Created attachment 156317 [details] Trace 1 Screenshot with 2.6.21-14ibm The OCR wasn't very good afterall, attaching both trace screenshots - better than nothing...
Created attachment 156318 [details] Trace 2 Screenshot
Created attachment 156319 [details] meminfo log - from 2.6.21-23.el5rt
----- Additional Comments From dvhltc.com 2007-06-06 13:14 EDT ------- After a discussion with Dave Hansen I am back to thinking this is a valid OOM situation. The most likely reason that we are only seeing this now is that RHEL5 includes a more modern gcc, which is more memory hungry than previous versions. 'make -j' is unbounded as to the amount of memory it will consume and the number of tasks it will fork. It is essentially a fork bomb. Folks are also telling me that running the -j runs is not a typical way to run kernbench. I suggest we remove them by appending the -M option to the kernbench command in run_auto.sh in our test harness. As for the RAS aspect of this. We need to discuss how a RT platform should respond to a fork bomb such as this.
changed: What |Removed |Added ---------------------------------------------------------------------------- Severity|ship issue |high Impact|Installability |RAS Priority|P2 |P3 ------- Additional Comments From dvhltc.com 2007-06-06 13:15 EDT ------- Recategorizing as RAS, high, and P3. This is not a blocker for java entry, and I don't think it is even a ship/block issue for RHEL5-RT.
----- Additional Comments From nivedita.com (prefers email at niv.com) 2007-06-06 13:49 EDT ------- Actually, I don't even mind recategorizing as test bug and removing that option from the kernbench run. -M will only contain it if less than 2GB or some other memory threshold? Sorry, not checked that - might be misremembering. So I'm gathering the current status to be it's too hostile a test?
----- Additional Comments From jstultz.com (prefers email at johnstul.com) 2007-06-06 13:55 EDT ------- I suspect I even saw this on an 8G box last night. I still worry that the OOM killer should kill the right thing and not hang the box. This still seems like a pretty bad issue to me.
changed: What |Removed |Added ---------------------------------------------------------------------------- Priority|P3 |P2 Summary|RH242868 - [FOCUS] Kernbench|RH242868 - Kernbench hangs |hangs smaller memory |smaller memory |configurations |configurations ------- Additional Comments From dvhltc.com 2007-06-06 14:02 EDT ------- Dropping FOCUS from IBM's side as this seems to be a common issue on RHEL5 and RHEL5-RT. I am bumping back up to P2 though as even though this is likely a valid OOM situation - we feel the machine should recover from an OOM by killing off the right processes. RedHat's thoughts on this would be appreciated.

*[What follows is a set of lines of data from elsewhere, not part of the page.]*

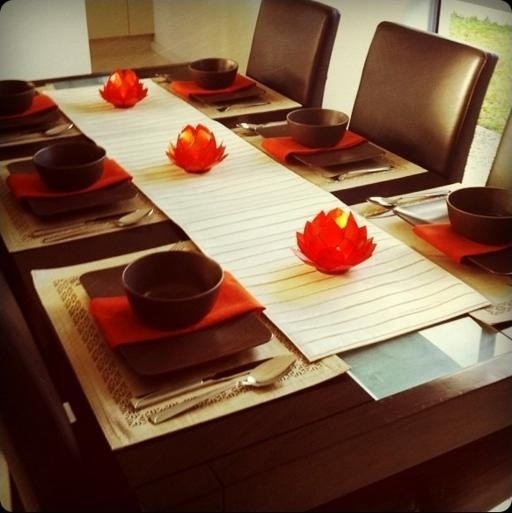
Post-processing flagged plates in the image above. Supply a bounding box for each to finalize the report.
[446,185,511,244]
[392,193,511,275]
[1,90,59,128]
[163,63,265,103]
[80,261,273,381]
[253,123,386,168]
[7,158,137,218]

changed: What |Removed |Added ---------------------------------------------------------------------------- Status|OPEN |NEEDINFO ------- Additional Comments From dvhltc.com 2007-06-06 14:02 EDT ------- Marking as NEEDINFO, as we want to hear what RedHat's take is on this bug.
Can someone attach the show_mem() output when the OOM kill occur? I need it to debug this problem. Larry Woodman
Created attachment 156835 [details] oom-out.txt
----- Additional Comments From jstultz.com (prefers email at johnstul.com) 2007-06-12 19:36 EDT ------- OOM output Here is the OOM output seen. Additionally, here is the meminfo data right before an OOM was seen: MemTotal: 8100056 kB MemFree: 108412 kB Buffers: 460 kB Cached: 1584 kB SwapCached: 1144 kB Active: 2556 kB Inactive: 1096 kB SwapTotal: 2040212 kB SwapFree: 2002784 kB Dirty: 0 kB Writeback: 0 kB AnonPages: 1148 kB Mapped: 840 kB Slab: 6120372 kB SReclaimable: 86620 kB SUnreclaim: 6033752 kB PageTables: 4488 kB NFS_Unstable: 0 kB Bounce: 0 kB CommitLimit: 6090240 kB Committed_AS: 86092 kB VmallocTotal: 34359738367 kB VmallocUsed: 1416 kB VmallocChunk: 34359736783 kB HugePages_Total: 0 HugePages_Free: 0 HugePages_Rsvd: 0 Hugepagesize: 2048 kB The Slab and Sunreclaim are large. In other runs, we've noticed the filp slab seemingly is growing and growing. Occasionally it will be cleaned up and the system will recover, but not always. We're not sure why the slab doesn't seem to reclaim things promptly. We've verified that RCU is still functioning, so now we're digging in in the slab and aliencache details.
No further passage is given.